Even though the market is tough, you’re not powerless. Taking control of your finances is the best way to put yourself in a stronger position to buy a home when the time is right. Here are some practical steps to get you started.
- Know Your Numbers: Before you even start browsing listings, figure out what you can realistically afford. Use an online mortgage calculator to play with numbers. A good rule of thumb is to keep your total housing costs under 36% of your gross monthly income. This leaves you with a cushion for other life expenses.
- Build a Strong Credit Score: Your credit score directly impacts your mortgage rate, and a higher score can save you a lot of money. Get a free copy of your credit report, fix any errors, and focus on the basics: pay all your bills on time and keep your credit card balances low.
- Save Smartly for a Down Payment: You don’t always need 20% down. Many loans are available with just 3% to 5% down.
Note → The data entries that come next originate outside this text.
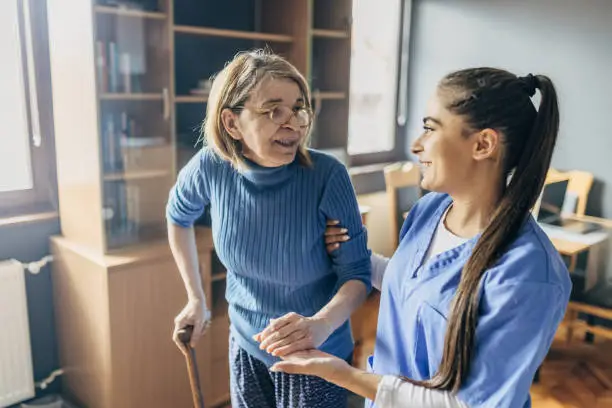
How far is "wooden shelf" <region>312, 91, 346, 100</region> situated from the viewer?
3010 millimetres

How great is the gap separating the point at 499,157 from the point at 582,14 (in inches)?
120

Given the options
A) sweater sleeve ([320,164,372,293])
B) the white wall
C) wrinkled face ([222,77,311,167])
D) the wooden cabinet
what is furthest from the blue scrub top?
the white wall

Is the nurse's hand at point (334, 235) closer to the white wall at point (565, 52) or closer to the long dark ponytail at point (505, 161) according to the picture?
the long dark ponytail at point (505, 161)

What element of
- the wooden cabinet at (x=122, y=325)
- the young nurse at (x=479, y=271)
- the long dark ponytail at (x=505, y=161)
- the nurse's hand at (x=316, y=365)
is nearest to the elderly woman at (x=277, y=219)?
the nurse's hand at (x=316, y=365)

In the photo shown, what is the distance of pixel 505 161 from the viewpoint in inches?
37.1

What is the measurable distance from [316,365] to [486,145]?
0.50 metres

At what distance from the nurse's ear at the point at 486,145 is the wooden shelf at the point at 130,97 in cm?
155

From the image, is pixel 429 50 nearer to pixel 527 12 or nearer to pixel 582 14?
pixel 527 12

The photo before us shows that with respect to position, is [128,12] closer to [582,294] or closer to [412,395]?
[412,395]

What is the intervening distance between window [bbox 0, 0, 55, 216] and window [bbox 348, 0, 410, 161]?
83.5 inches

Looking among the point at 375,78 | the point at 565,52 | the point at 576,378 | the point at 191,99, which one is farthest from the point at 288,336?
the point at 375,78

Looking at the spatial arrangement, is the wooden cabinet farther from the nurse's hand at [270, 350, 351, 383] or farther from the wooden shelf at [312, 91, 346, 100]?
the nurse's hand at [270, 350, 351, 383]

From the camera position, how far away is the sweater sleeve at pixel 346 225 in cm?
123

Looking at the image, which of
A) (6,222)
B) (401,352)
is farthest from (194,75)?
(401,352)
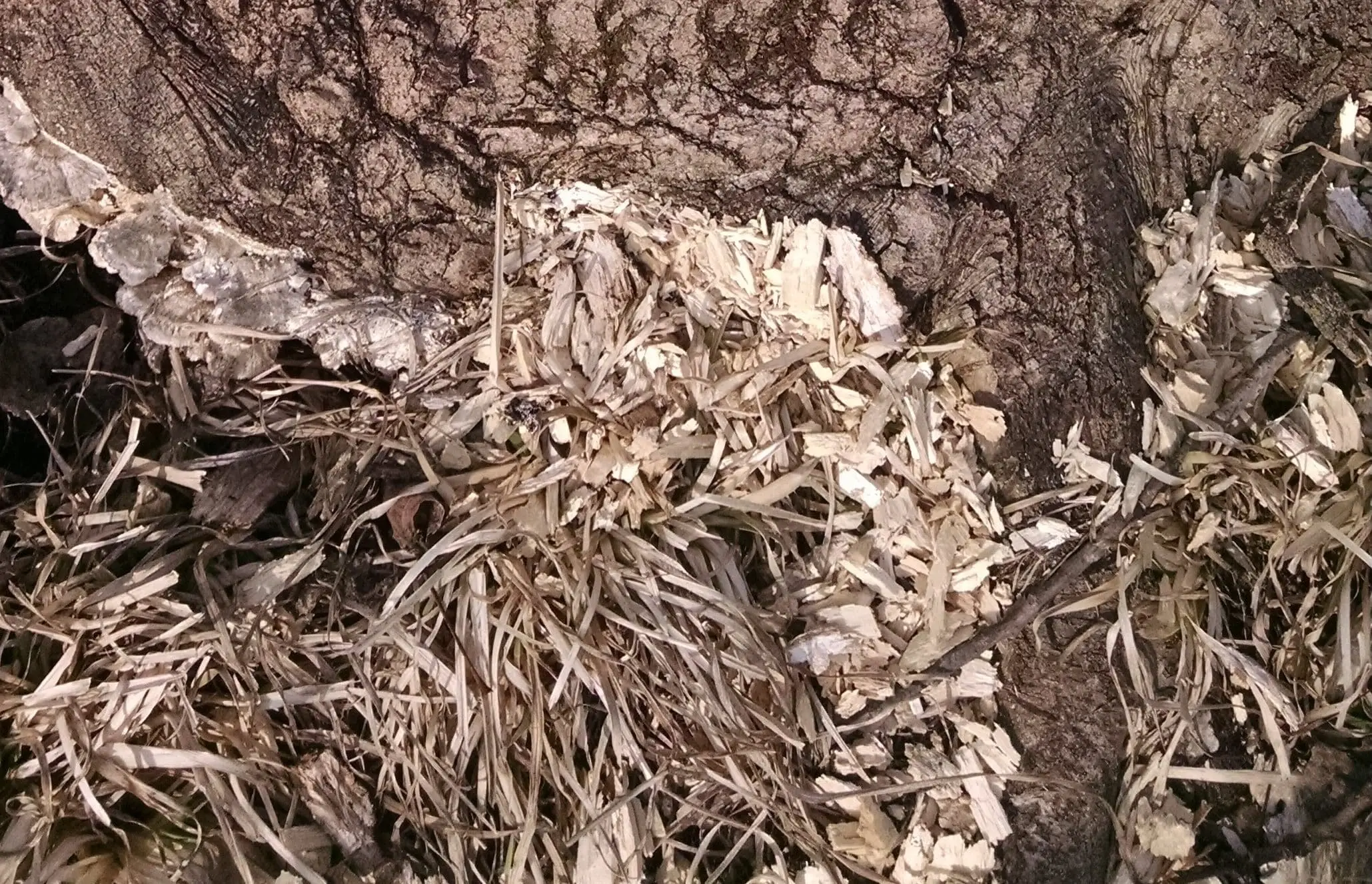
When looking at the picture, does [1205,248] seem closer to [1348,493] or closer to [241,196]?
[1348,493]

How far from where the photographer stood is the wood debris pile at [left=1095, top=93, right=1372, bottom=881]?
105 centimetres

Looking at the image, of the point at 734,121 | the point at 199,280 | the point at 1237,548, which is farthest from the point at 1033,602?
the point at 199,280

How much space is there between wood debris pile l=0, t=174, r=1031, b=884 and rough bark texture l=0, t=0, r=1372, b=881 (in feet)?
0.21

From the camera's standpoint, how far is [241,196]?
1.05 metres

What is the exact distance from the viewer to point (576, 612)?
3.54 ft

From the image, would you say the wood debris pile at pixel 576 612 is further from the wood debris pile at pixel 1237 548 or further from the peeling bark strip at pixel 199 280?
the wood debris pile at pixel 1237 548

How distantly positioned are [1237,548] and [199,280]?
1303mm

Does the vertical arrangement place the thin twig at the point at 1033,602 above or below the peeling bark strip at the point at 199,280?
below

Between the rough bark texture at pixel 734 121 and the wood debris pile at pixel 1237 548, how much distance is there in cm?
6

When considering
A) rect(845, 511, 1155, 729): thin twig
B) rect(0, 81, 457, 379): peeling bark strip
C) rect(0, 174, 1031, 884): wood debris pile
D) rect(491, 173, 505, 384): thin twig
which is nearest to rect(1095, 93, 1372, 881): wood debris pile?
rect(845, 511, 1155, 729): thin twig

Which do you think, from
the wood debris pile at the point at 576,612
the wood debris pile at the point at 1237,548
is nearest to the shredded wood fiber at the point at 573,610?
the wood debris pile at the point at 576,612

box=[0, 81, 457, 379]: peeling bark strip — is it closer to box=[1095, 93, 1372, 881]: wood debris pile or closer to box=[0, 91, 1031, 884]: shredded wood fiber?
box=[0, 91, 1031, 884]: shredded wood fiber

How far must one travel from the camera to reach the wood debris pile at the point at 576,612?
1083 millimetres

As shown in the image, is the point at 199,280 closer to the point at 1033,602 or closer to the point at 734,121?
the point at 734,121
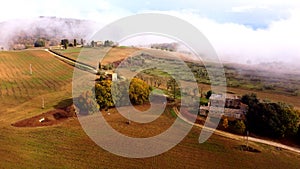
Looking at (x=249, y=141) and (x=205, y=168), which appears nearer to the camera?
(x=205, y=168)

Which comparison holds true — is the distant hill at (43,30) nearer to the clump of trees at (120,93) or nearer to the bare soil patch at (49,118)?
the bare soil patch at (49,118)

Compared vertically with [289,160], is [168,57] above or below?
above

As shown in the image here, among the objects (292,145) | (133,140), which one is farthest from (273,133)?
(133,140)

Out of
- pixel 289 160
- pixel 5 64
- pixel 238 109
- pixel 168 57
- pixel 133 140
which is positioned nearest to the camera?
pixel 289 160

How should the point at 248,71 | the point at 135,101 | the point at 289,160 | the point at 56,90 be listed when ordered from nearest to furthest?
1. the point at 289,160
2. the point at 135,101
3. the point at 56,90
4. the point at 248,71

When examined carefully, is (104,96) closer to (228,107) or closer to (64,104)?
(64,104)

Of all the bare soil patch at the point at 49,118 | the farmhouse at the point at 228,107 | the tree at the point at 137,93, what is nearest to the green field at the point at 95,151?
the bare soil patch at the point at 49,118

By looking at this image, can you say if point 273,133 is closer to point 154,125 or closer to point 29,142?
Answer: point 154,125

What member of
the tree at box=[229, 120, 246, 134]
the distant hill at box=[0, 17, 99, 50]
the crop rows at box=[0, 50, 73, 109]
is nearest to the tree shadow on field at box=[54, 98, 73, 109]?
the crop rows at box=[0, 50, 73, 109]
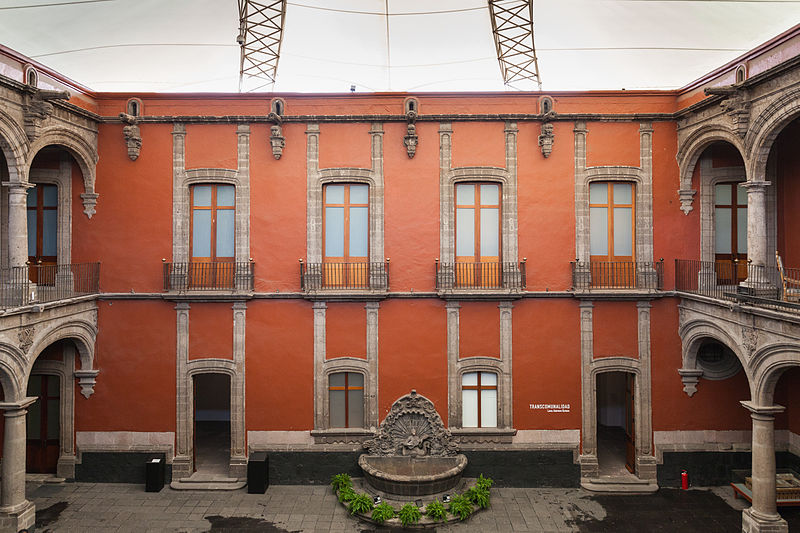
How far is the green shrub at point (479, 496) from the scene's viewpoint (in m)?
12.0

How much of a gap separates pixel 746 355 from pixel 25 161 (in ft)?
53.3

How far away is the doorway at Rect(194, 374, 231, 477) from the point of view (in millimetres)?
15005

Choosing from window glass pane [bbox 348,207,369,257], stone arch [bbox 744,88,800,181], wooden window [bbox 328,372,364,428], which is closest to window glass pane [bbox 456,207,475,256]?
window glass pane [bbox 348,207,369,257]

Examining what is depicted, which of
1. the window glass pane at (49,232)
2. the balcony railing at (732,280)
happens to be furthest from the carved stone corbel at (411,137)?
the window glass pane at (49,232)

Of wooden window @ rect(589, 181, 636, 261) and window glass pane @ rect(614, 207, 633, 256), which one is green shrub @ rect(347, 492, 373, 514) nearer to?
wooden window @ rect(589, 181, 636, 261)

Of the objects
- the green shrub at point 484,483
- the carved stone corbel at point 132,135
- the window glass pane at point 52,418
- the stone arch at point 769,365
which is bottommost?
the green shrub at point 484,483

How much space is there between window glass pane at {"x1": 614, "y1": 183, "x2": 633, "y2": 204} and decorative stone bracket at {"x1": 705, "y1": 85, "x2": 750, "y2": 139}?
2.84 m

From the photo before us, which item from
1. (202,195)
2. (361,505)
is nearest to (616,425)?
(361,505)

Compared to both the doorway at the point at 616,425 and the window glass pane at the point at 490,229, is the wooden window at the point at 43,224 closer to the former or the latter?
the window glass pane at the point at 490,229

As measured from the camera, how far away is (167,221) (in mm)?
13680

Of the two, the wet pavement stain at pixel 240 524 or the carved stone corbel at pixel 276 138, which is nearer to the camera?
the wet pavement stain at pixel 240 524

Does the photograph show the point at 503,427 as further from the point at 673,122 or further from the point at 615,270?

But don’t forget about closing costs. These are fees for things like appraisals and title insurance which can add another 1.5% to 5% of the home’s price. Make sure you’re saving for both.
- Get Pre-Approved, Not Just Pre-Qualified: A pre-approval is a much stronger signal to sellers than a pre-qualification. It means a lender has already reviewed your finances and confirmed how much they’re willing to lend you. This shows you’re a serious buyer and gives you an edge.
- Look for Homebuyer Assistance Programs: Don’t assume you have to do it all on your own. There are thousands of programs designed to help with down payments and closing costs, often run by state or local governments. Also, look into government-insured loans like FHA loans, which are great for buyers with smaller down payments.
Unlocking Homeownership for the Next Generation

While personal financial planning is important, the rising age of homebuyers points to bigger problems that individuals can’t solve alone. Real change requires addressing the root causes of the housing crisis.
Experts agree that a key part of the solution is to build more homes, especially the smaller, more affordable “starter” homes that have become rare. This involves updating local zoning laws to allow for more housing to be built in areas where it’s needed most.
Making it easier to get a loan is also crucial. This could mean streamlining the process for government-backed mortgages and expanding down payment assistance programs to help more people clear the first hurdle. The goal is to make homeownership an achievable dream again for anyone willing to work for it, not just a privilege for those who are older or already have wealth.